What is being asked: From the records below, print only the part that opens with the line containing "left untouched |" and closes with the line containing "Starts at puberty (adrenarche)"; omit the pictures.

(Extracted page text data)
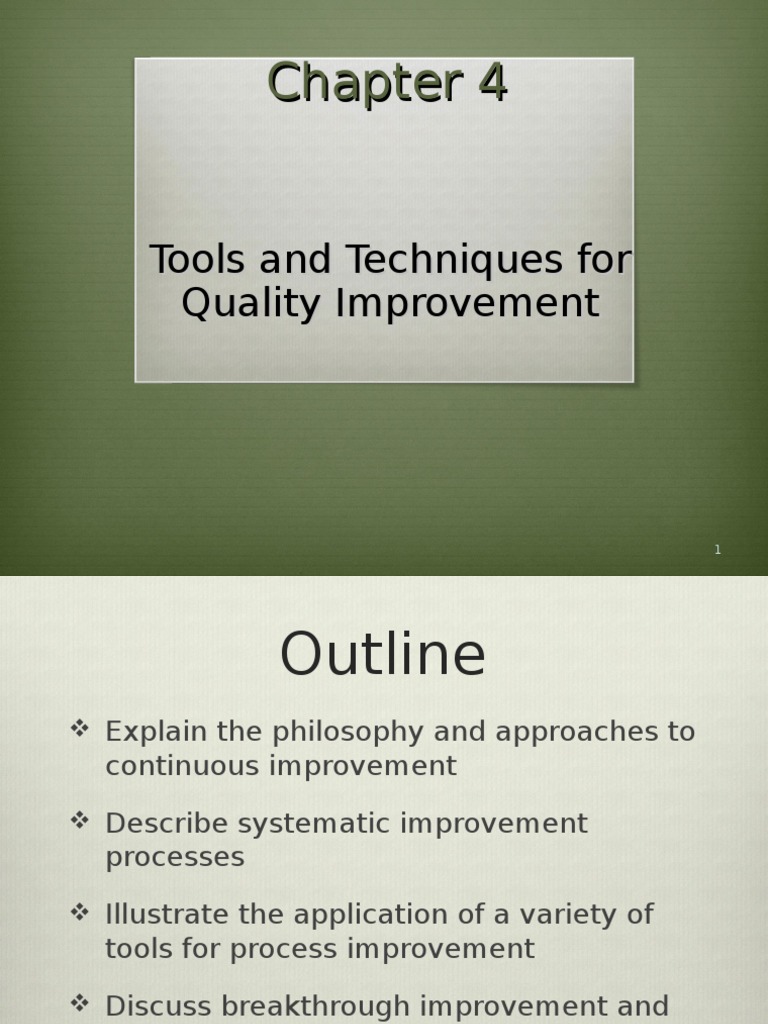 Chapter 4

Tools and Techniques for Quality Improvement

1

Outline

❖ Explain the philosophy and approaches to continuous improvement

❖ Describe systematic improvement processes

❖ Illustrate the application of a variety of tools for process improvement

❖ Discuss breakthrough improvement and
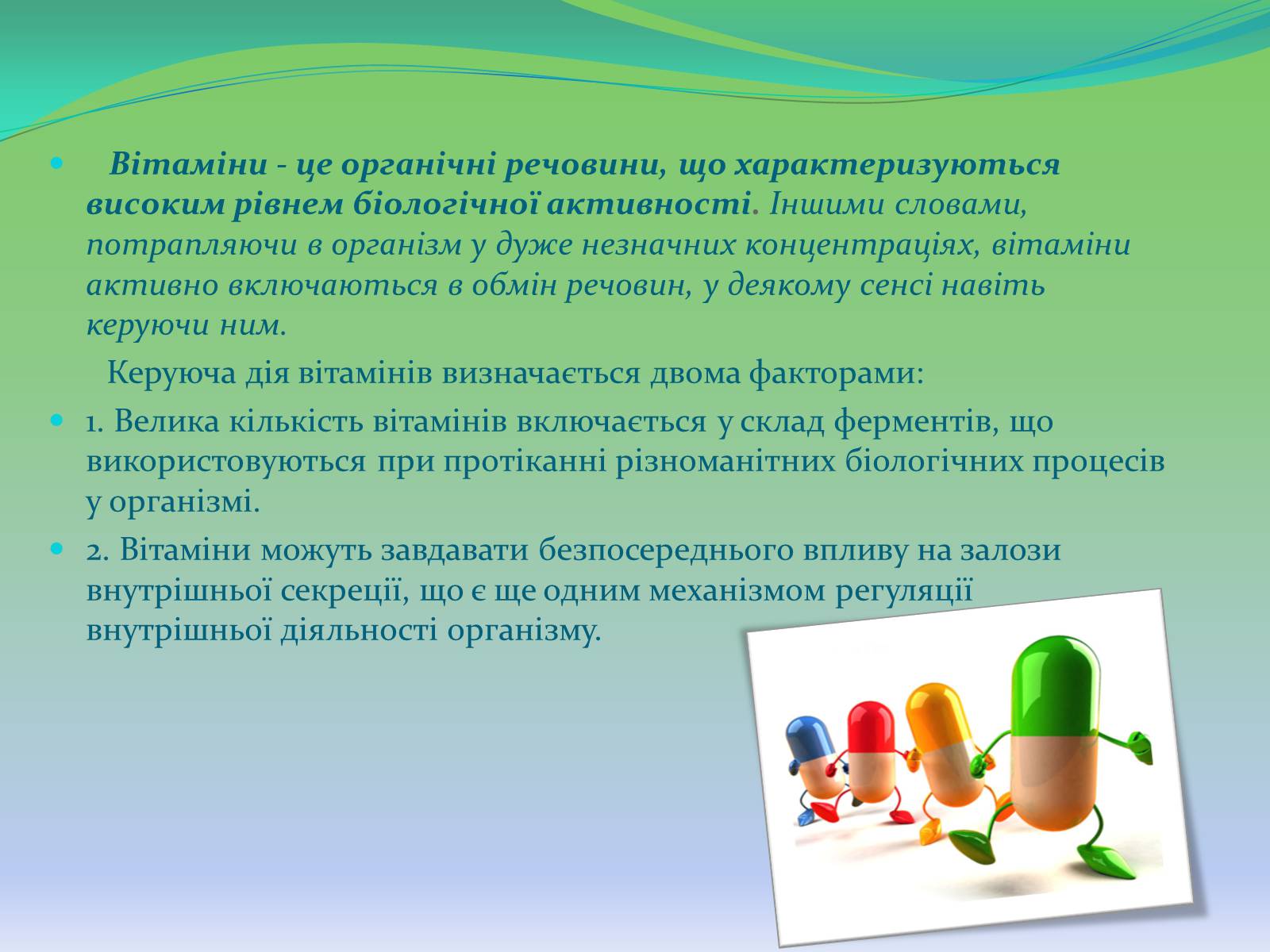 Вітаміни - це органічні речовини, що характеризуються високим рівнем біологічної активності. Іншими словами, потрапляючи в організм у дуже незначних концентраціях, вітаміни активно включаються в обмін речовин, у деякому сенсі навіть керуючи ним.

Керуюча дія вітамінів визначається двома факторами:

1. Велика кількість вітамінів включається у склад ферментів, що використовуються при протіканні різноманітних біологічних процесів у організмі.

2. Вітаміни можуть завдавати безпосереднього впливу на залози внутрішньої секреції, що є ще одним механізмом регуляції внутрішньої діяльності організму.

--

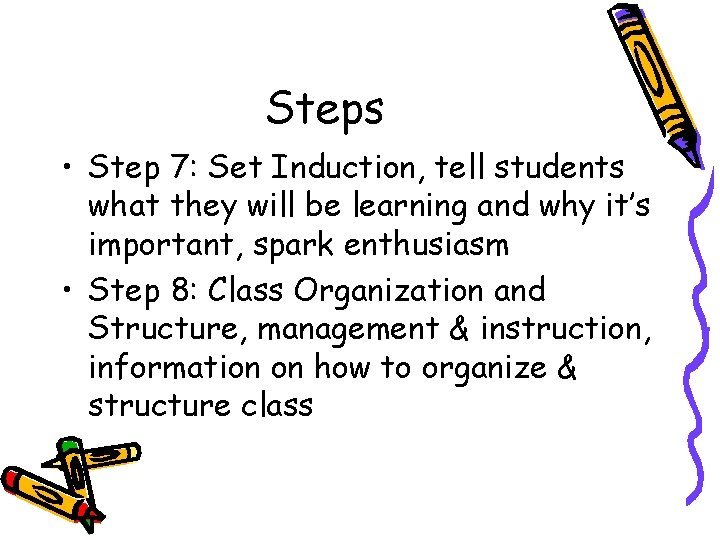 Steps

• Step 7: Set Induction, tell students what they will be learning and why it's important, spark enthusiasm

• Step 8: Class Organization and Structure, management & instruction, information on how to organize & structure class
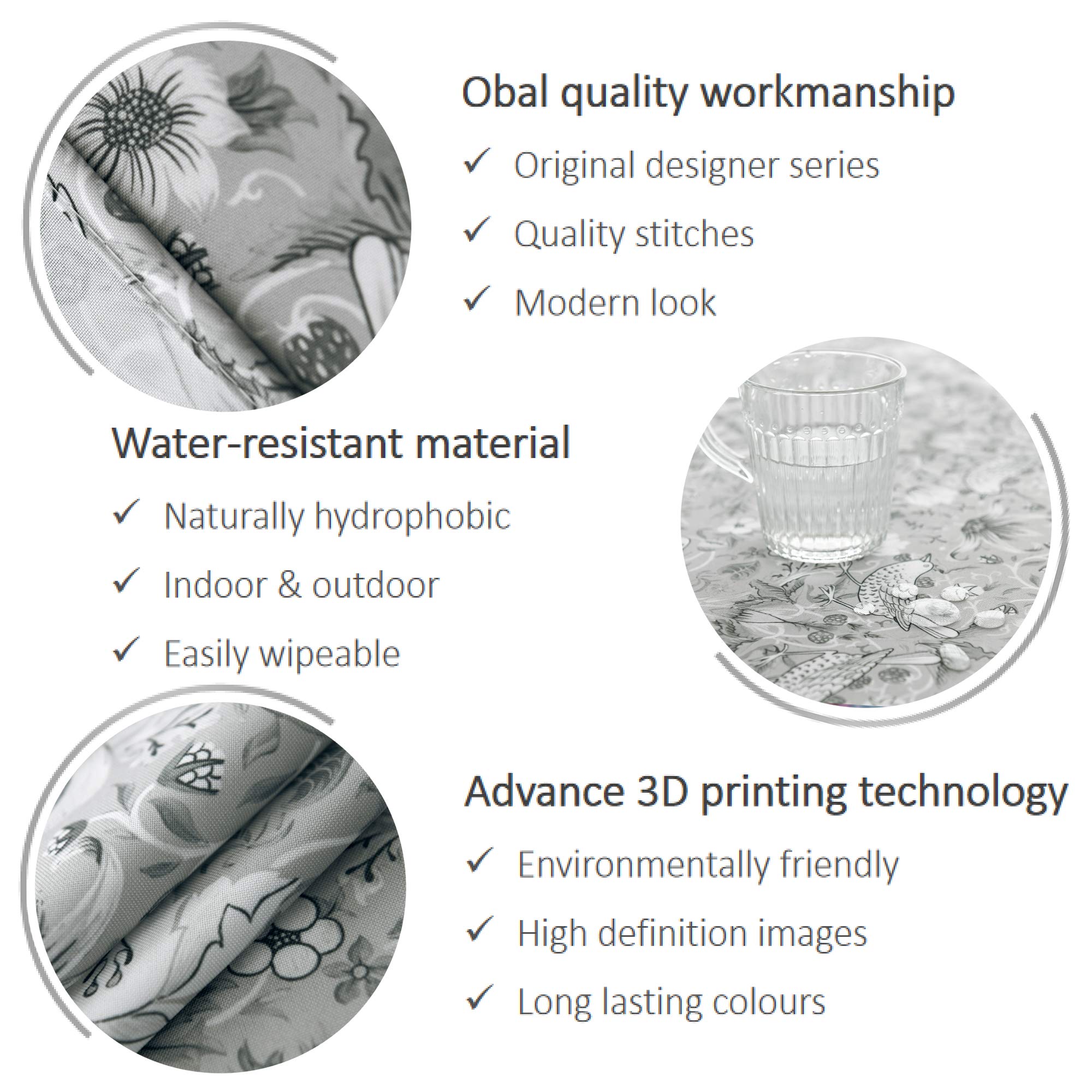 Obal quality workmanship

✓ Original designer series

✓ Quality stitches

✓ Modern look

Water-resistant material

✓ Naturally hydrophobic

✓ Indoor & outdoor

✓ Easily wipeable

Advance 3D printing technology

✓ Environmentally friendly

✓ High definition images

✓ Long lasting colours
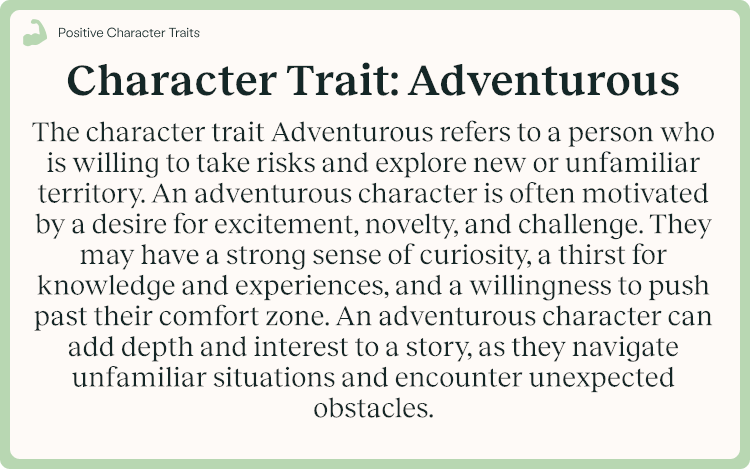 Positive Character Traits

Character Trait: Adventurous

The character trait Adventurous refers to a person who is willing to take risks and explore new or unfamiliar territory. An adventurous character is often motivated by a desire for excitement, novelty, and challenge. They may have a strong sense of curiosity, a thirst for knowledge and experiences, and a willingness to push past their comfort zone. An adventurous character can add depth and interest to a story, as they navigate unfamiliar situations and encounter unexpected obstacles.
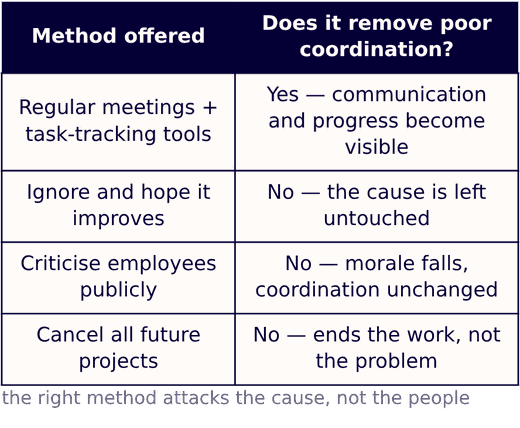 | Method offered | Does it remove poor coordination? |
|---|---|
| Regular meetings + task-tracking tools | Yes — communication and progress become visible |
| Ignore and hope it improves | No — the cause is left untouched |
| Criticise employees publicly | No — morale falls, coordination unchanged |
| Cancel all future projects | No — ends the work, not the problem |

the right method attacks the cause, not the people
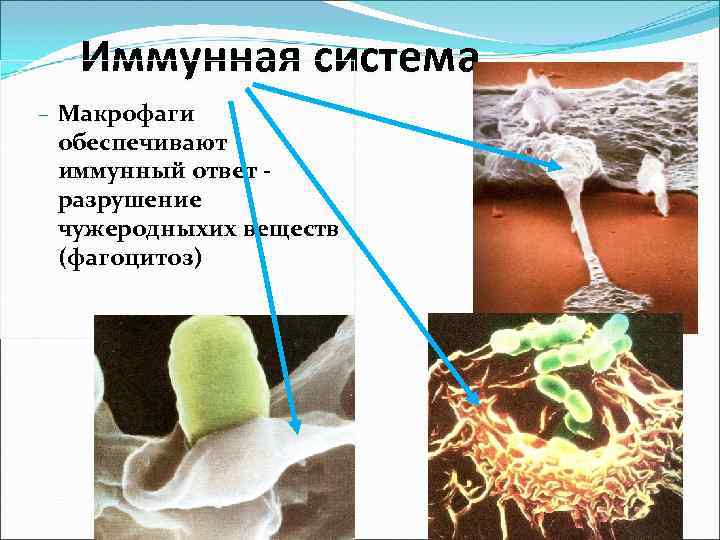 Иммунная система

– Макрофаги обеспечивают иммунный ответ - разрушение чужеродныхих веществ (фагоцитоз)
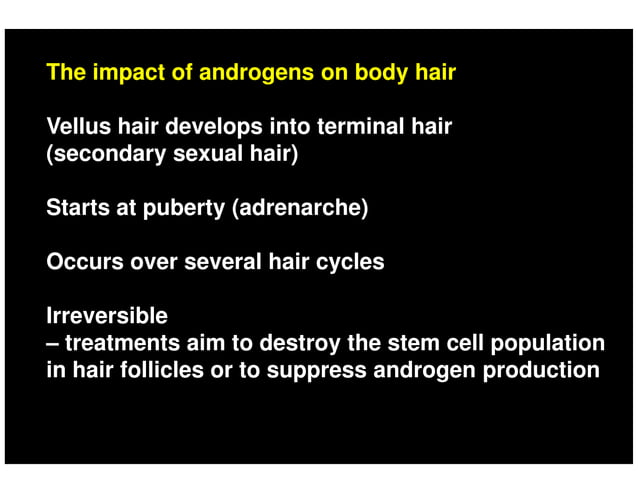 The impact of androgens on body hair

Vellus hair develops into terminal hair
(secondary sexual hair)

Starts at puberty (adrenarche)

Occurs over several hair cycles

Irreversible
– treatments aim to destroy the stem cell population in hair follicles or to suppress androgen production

Output for this task:
| Ignore and hope it improves | No — the cause is left untouched |
| Criticise employees publicly | No — morale falls, coordination unchanged |
| Cancel all future projects | No — ends the work, not the problem |

the right method attacks the cause, not the people
 Иммунная система

– Макрофаги обеспечивают иммунный ответ - разрушение чужеродныхих веществ (фагоцитоз)
 The impact of androgens on body hair

Vellus hair develops into terminal hair
(secondary sexual hair)

Starts at puberty (adrenarche)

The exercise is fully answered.